Doch im Rückblick sagen viele ältere Menschen: „Moment mal – eben hatten wir noch Ostern und jetzt shoppen wir schon für die Weihnachtsgeschenke? Wo ist die Zeit hin?“ Das ist ein verbrieftes Phänomen. Es scheint daran zu liegen – und hier erweist sich unsere obige Zeit-Definition als sehr tiefgründig – dass unser Gehirn unterbewusst im Rückblick die Zeiträume eng verknüpft mit der Anzahl der Ereignisse in diesem Zeitraum. Je mehr damals passierte, desto länger scheint uns der jeweilige Zeitraum zurückzuliegen. Siehe oben: Zeit ist nicht das, was auf der Uhr angezeigt wird, sondern die Abfolge der Ereignisse. Damit ist auch klar, warum für Ältere Menschen die Zeit im Rückspiegel oft nur so dahinfliegt.

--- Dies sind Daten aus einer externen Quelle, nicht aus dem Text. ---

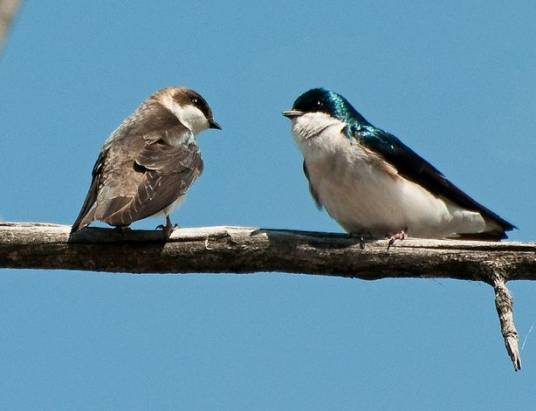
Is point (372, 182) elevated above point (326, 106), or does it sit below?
below

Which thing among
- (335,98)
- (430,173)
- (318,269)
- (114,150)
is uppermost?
(335,98)

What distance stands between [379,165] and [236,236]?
1.55 meters

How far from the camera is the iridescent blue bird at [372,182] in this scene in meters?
6.22

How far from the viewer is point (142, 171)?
20.1 feet

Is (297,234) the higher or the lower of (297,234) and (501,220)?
the lower

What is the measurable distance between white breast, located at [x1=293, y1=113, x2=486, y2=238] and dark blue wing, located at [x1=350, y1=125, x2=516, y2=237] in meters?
0.08

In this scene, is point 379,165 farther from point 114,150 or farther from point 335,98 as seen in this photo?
point 114,150

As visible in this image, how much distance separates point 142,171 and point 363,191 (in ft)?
4.99

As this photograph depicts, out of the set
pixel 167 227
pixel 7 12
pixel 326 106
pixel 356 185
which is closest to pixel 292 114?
pixel 326 106

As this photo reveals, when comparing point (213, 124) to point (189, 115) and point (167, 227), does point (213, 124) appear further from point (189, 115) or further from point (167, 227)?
point (167, 227)

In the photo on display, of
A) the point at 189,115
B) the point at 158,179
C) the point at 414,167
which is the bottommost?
the point at 158,179

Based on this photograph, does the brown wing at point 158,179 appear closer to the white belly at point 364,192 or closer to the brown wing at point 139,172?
the brown wing at point 139,172

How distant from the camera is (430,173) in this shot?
6.57m

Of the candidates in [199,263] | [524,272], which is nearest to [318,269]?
[199,263]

Die ereignisreiche Zeit eines Menschen liegt nämlich in seinen 10er-, 20er- und 30-Jahren. Danach passiert zwar immer noch einiges, aber oft deutlich weniger als in den Dekaden davor. Je weniger, desto rasender verfliegt die Zeit retrospektiv. Daraus ergibt sich ein einfaches Rezept, die Zeit aufzuhalten: Mehr erleben! Oder wie der Kalenderspruch sagt: Wir können dem Leben nicht mehr Jahre, aber den Jahren mehr Leben geben. In diesem Sinne: Was haben Sie heute schon erlebt?

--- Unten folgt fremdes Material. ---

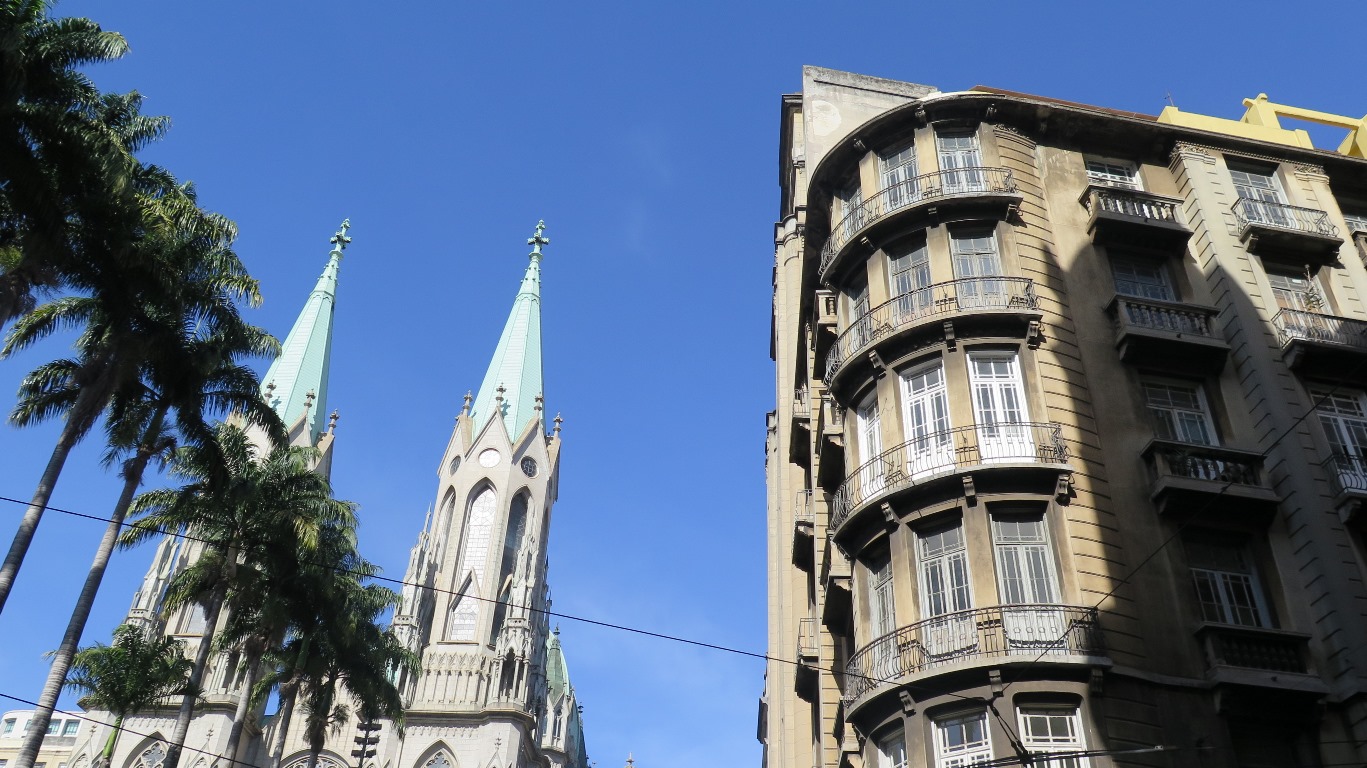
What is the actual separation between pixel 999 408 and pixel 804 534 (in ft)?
28.3

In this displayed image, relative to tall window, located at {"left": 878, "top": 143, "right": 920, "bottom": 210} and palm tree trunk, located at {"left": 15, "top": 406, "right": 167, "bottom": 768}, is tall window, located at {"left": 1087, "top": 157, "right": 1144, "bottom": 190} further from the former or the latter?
palm tree trunk, located at {"left": 15, "top": 406, "right": 167, "bottom": 768}

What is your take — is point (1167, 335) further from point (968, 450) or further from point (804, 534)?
point (804, 534)

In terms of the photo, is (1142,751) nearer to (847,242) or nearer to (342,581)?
(847,242)

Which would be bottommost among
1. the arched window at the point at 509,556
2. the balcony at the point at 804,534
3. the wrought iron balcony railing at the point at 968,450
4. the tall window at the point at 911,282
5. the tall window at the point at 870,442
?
the wrought iron balcony railing at the point at 968,450

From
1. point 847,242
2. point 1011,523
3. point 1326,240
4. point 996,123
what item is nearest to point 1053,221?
point 996,123

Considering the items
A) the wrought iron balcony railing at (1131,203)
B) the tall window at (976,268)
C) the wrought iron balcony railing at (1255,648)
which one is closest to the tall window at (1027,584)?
the wrought iron balcony railing at (1255,648)

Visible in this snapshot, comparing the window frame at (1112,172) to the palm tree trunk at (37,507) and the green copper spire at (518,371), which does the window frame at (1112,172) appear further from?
the green copper spire at (518,371)

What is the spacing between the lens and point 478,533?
67750 mm

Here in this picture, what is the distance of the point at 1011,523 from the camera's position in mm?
18234

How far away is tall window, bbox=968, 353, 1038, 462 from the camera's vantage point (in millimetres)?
18750

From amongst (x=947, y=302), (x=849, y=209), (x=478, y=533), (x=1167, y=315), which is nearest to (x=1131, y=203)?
(x=1167, y=315)

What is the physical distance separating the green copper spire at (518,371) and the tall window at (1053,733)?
59.8 m

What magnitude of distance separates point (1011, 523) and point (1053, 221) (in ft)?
23.9

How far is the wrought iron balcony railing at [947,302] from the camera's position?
66.7ft
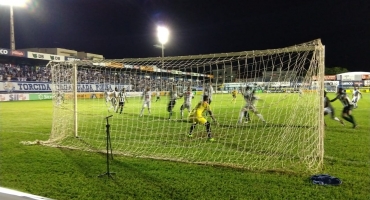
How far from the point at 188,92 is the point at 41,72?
32.3 m

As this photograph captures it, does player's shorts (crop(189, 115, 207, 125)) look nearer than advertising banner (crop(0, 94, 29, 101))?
Yes

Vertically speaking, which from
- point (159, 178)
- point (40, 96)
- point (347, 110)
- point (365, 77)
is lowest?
point (159, 178)

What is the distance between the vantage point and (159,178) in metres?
5.64

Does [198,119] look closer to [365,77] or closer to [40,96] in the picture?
[40,96]

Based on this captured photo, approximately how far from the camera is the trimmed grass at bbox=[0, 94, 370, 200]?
15.8 ft

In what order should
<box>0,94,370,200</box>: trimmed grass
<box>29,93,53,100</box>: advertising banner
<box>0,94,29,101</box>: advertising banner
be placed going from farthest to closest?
1. <box>29,93,53,100</box>: advertising banner
2. <box>0,94,29,101</box>: advertising banner
3. <box>0,94,370,200</box>: trimmed grass

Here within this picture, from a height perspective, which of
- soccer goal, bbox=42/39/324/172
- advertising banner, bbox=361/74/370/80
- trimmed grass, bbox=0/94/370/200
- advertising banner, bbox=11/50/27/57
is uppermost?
advertising banner, bbox=11/50/27/57

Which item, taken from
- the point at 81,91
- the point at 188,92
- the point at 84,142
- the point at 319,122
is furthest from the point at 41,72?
the point at 319,122

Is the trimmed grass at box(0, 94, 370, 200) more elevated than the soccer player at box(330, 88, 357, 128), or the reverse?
the soccer player at box(330, 88, 357, 128)

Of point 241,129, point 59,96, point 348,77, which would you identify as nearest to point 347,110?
point 241,129

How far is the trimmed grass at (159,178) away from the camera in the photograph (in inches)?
189

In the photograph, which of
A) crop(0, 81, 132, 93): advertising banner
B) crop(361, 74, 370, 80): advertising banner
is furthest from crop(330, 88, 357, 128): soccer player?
crop(361, 74, 370, 80): advertising banner

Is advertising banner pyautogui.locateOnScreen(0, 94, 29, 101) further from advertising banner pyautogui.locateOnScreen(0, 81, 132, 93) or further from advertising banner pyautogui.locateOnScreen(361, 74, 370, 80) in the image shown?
advertising banner pyautogui.locateOnScreen(361, 74, 370, 80)

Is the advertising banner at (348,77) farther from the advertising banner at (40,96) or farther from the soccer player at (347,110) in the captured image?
the advertising banner at (40,96)
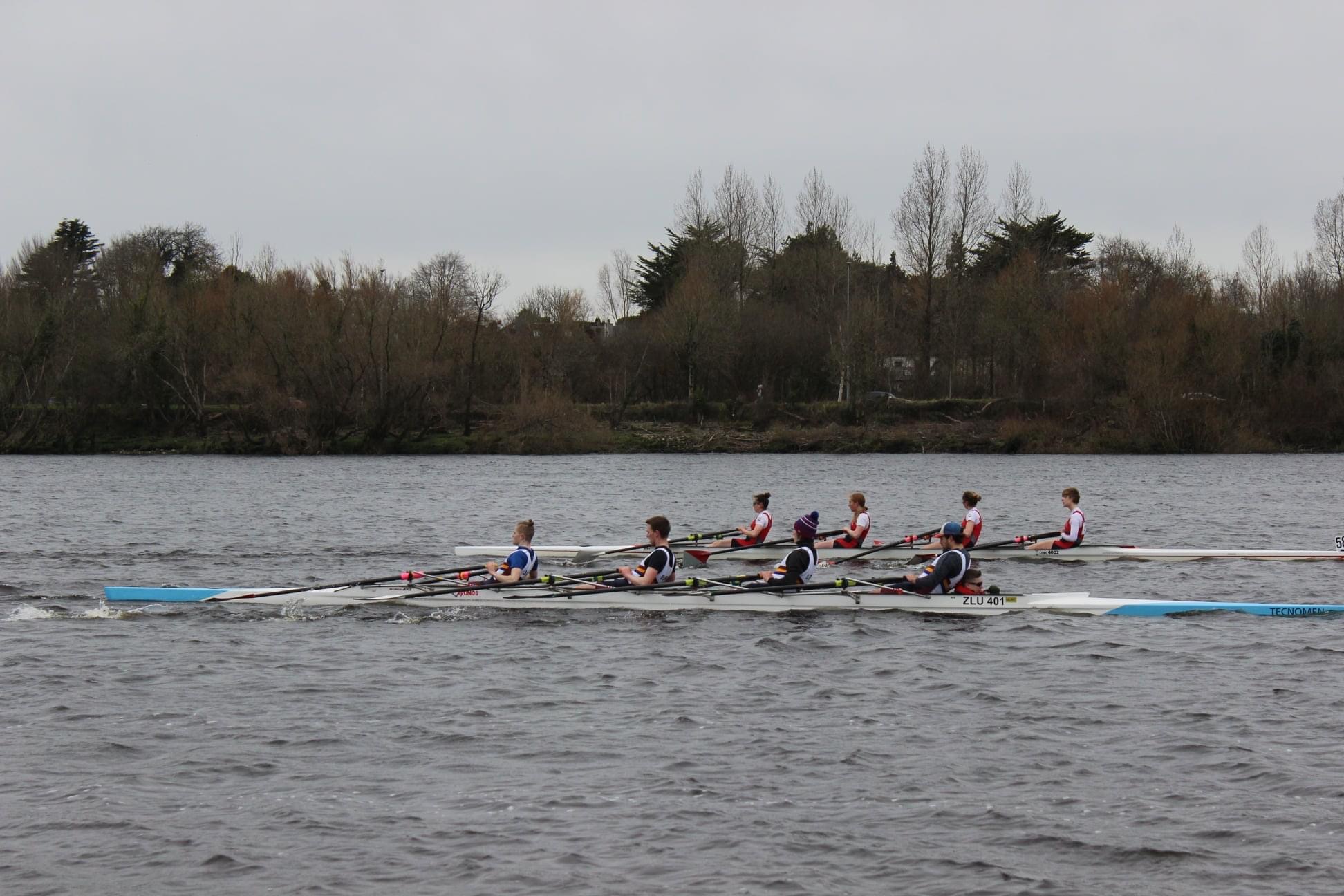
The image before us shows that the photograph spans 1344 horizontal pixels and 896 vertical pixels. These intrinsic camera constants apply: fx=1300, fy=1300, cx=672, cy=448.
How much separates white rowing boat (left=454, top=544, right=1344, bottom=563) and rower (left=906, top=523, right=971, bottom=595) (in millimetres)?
4530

Aktive Menschen erleben mehr. Also: Gehen Sie raus! Machen Sie was! Fangen Sie Neues an! Selbst das kleinste Neue ist besser als immer dieselbe alte Routine. Routine ist der Brandbeschleuniger der Zeit. Oder wie ein amerikanisches Sprichwort sagt: „Fill your life with experiences. Not things. Have stories to tell, not stuff to show.“ Für die retrospektive Wahrnehmung der Zeit gilt: Wer mehr erlebt, lebt nicht nur intensiver, sondern auch länger.